What the task requires
Can you quote the lines below exactly, starting at the line with "genus: Connochaetes" and going through the last one?

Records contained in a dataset
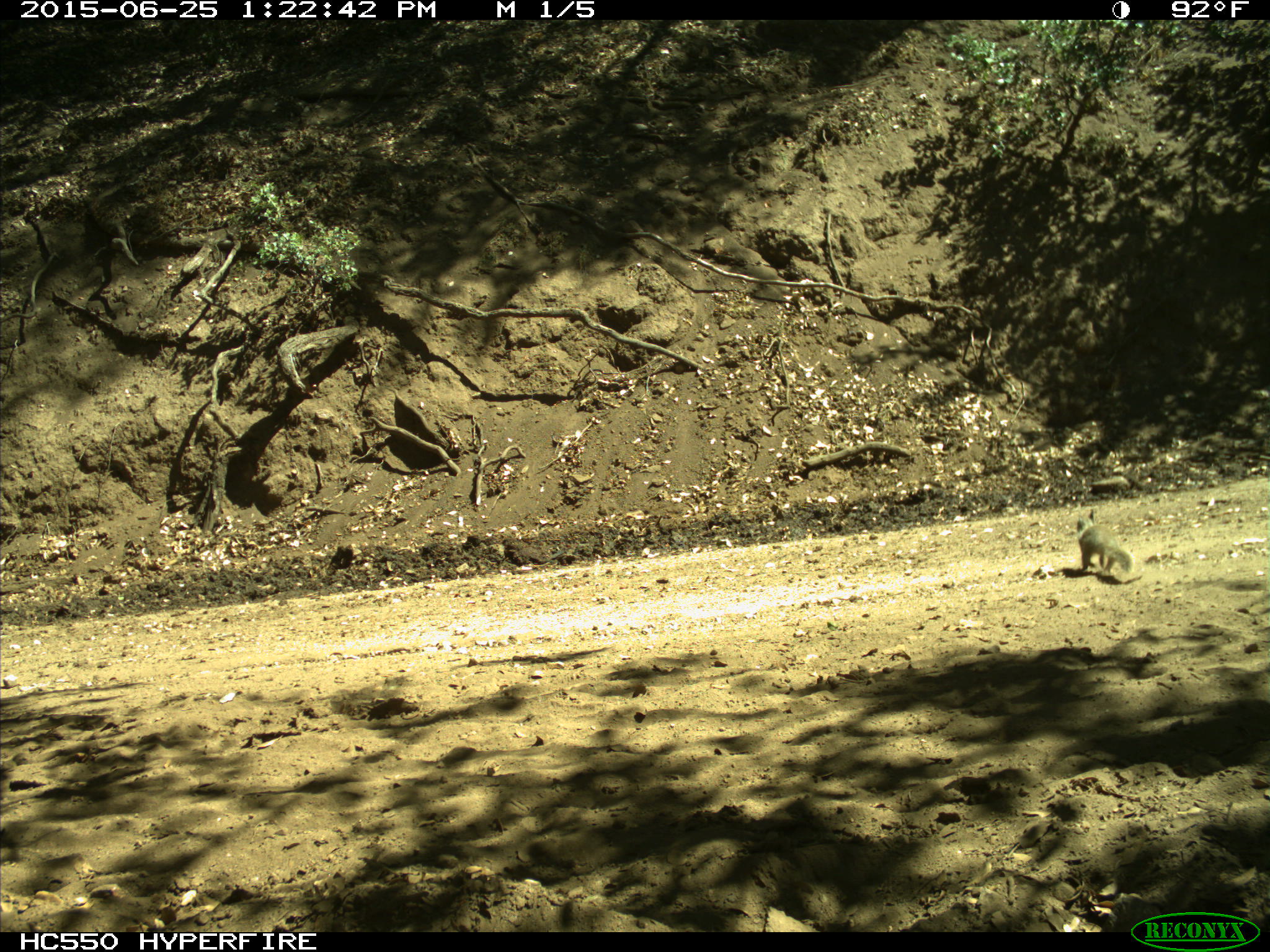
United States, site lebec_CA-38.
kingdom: Animalia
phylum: Chordata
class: Mammalia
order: Rodentia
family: Sciuridae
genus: Otospermophilus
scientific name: Otospermophilus beecheyi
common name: california ground squirrel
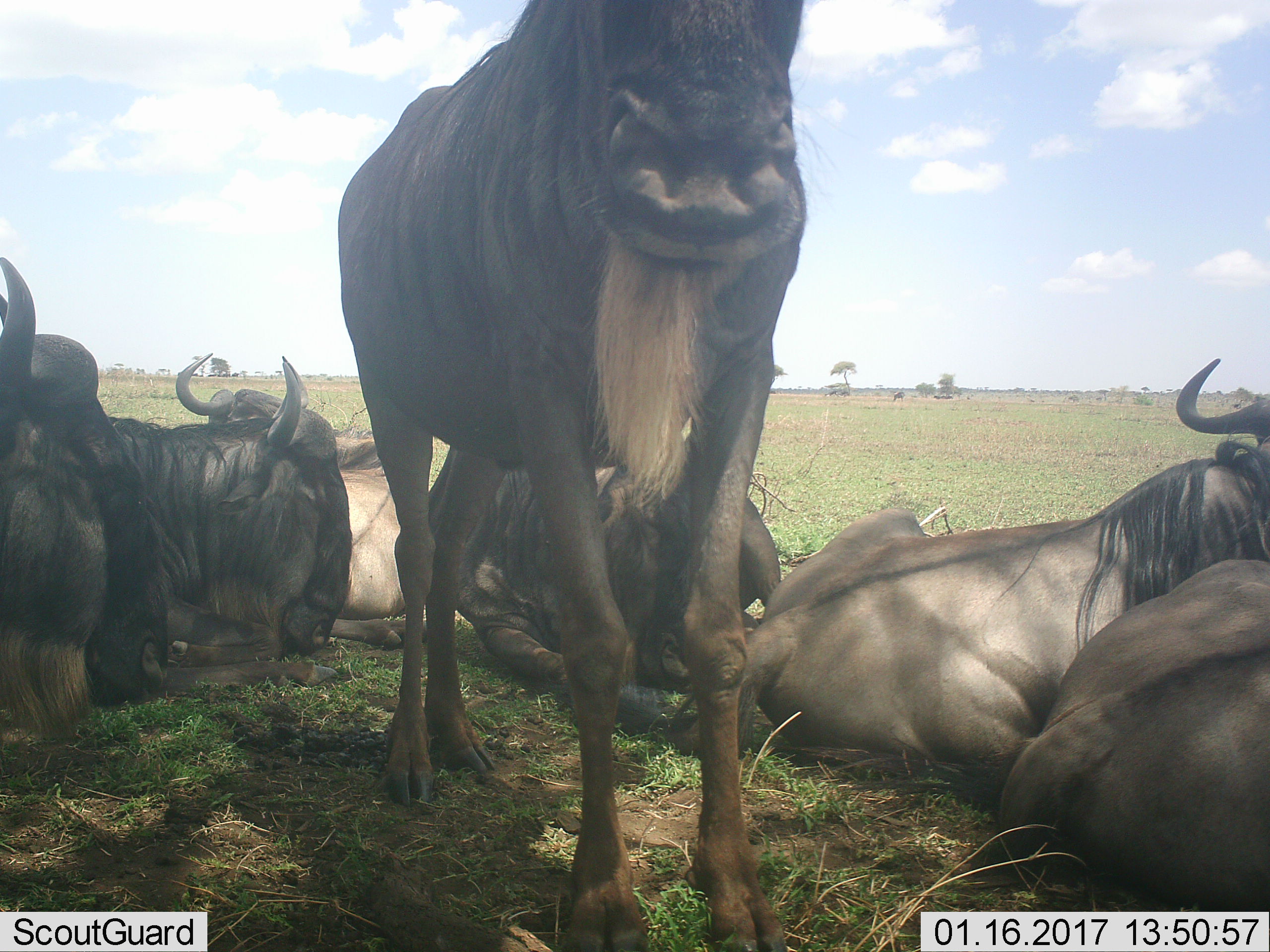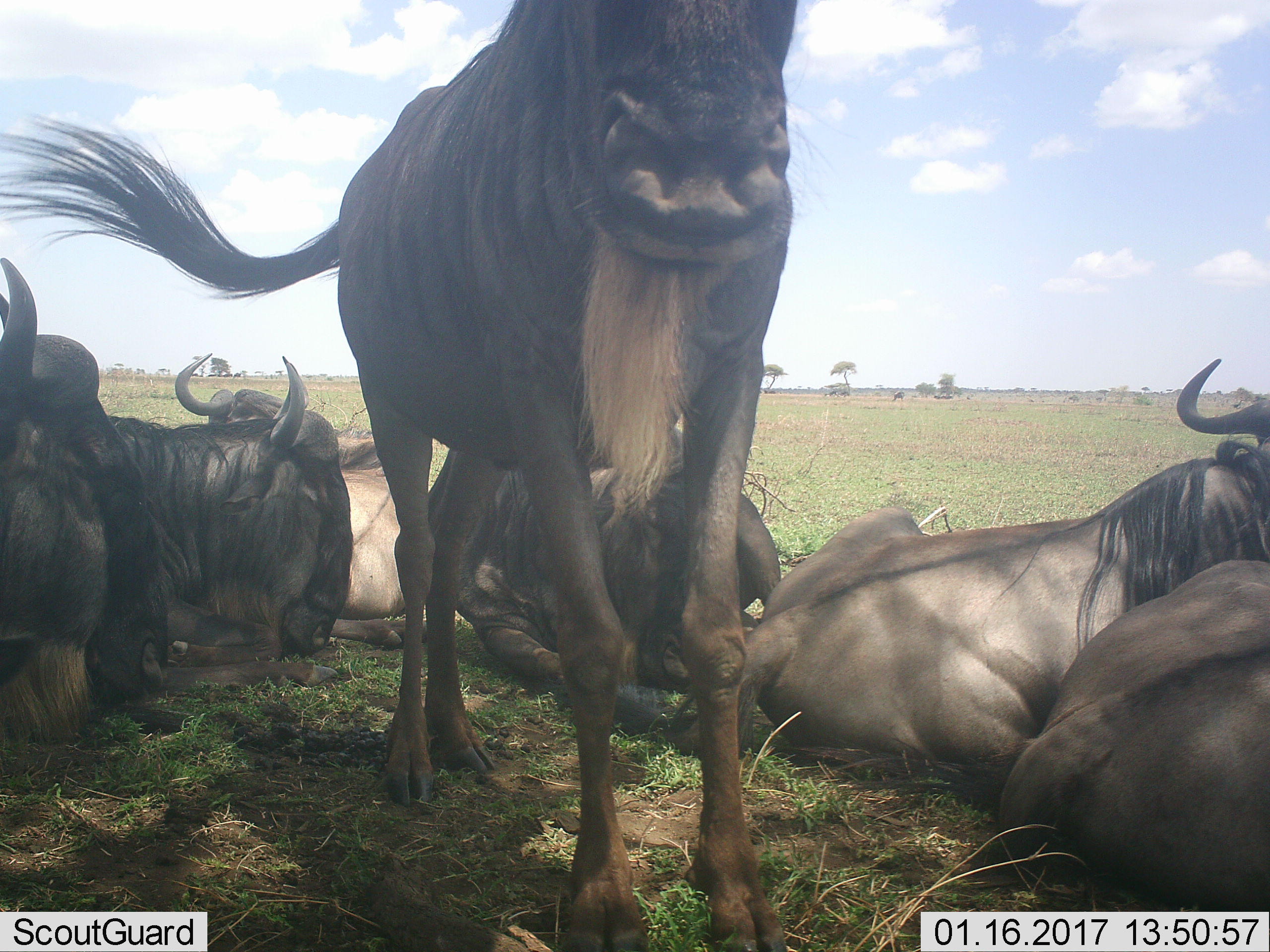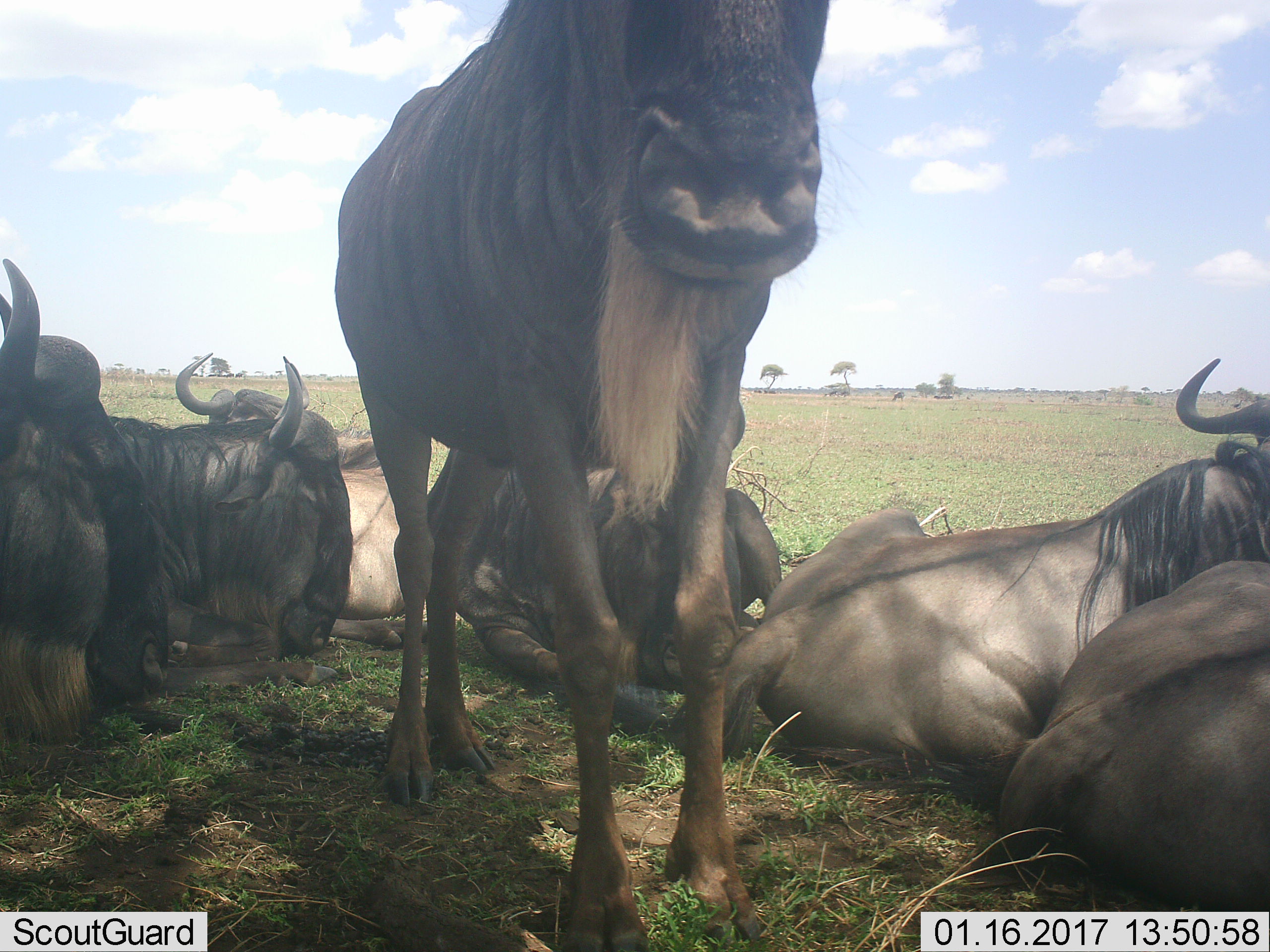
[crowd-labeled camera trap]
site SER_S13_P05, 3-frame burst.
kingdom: Animalia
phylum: Chordata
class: Mammalia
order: Artiodactyla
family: Bovidae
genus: Connochaetes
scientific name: Connochaetes taurinus taurinus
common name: blue wildebeest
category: wildebeestblue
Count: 7.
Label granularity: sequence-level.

Task solution
genus: Connochaetes
scientific name: Connochaetes taurinus taurinus
common name: blue wildebeest
category: wildebeestblue
Count: 7.
Label granularity: sequence-level.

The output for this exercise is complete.